The goal of presenting this case is to raise awareness of the clinical heterogeneity of papillary cancer and promote early diagnosis of unexpected metastasis and coexisting diseases to improve clinical outcomes. Clinicians must be skeptical. They should not fall into the trap of diagnostic momentum or accept diagnostic labels at face value. Regardless of the potential mechanisms, clinicians should be aware of the possibility of the coexistence of thyroid cancer and sarcoidosis as a differential diagnosis of lymphadenopathy. This case highlights the importance of the diagnostic and therapeutic planning process and raises awareness of the fact that one uncommon disease could be masked by another extremely rare disorder.

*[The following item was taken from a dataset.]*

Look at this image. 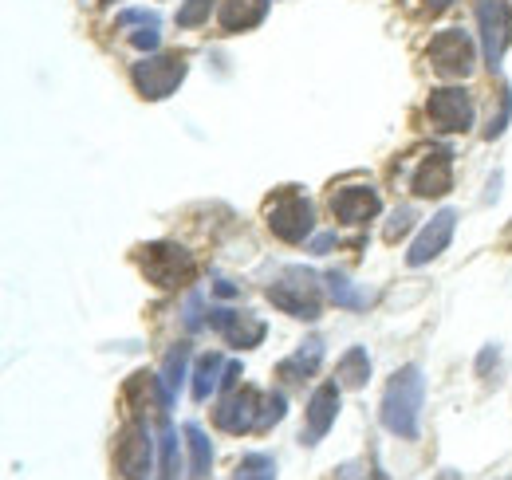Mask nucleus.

甲状腺乳头状癌是内分泌系统最常见的恶性肿瘤类型。自1965年以来,少数报告病例中描述了甲状腺乳头状癌转移至垂体是一种并发症。我们报告了一例68岁女性患者,患有分化良好型甲状腺癌。尽管它是内分泌系统最常见的恶性肿瘤,其乳头状形式是最常诊断出的两种甲状腺癌之一,但我们呈现的这个病例极其罕见。患者在住院期间发生心室颤动时出现心脏骤停。对患者进行尸检发现甲状腺滤泡状变异型乳头状癌,伴有蝶鞍转移,同时心脏、肺以及纵隔和肺门淋巴结存在结节病。不仅非典型转移使我们患者的病例最为显著,而且结节病的尸检诊断也使她的病例格外不同寻常。
展示这个病例的目的是提高对乳头状癌临床异质性的认识,并促进对意外转移和共存疾病的早期诊断,以改善临床结果。临床医生必须持怀疑态度。他们不应陷入诊断惯性的陷阱,也不应表面接受诊断标签。无论潜在机制如何,临床医生应意识到甲状腺癌和结节病共存作为淋巴结病鉴别诊断的可能性。这个病例突出了诊断和治疗规划过程的重要性,并提高了对一种罕见疾病可能被另一种极其罕见疾病掩盖这一事实的认识。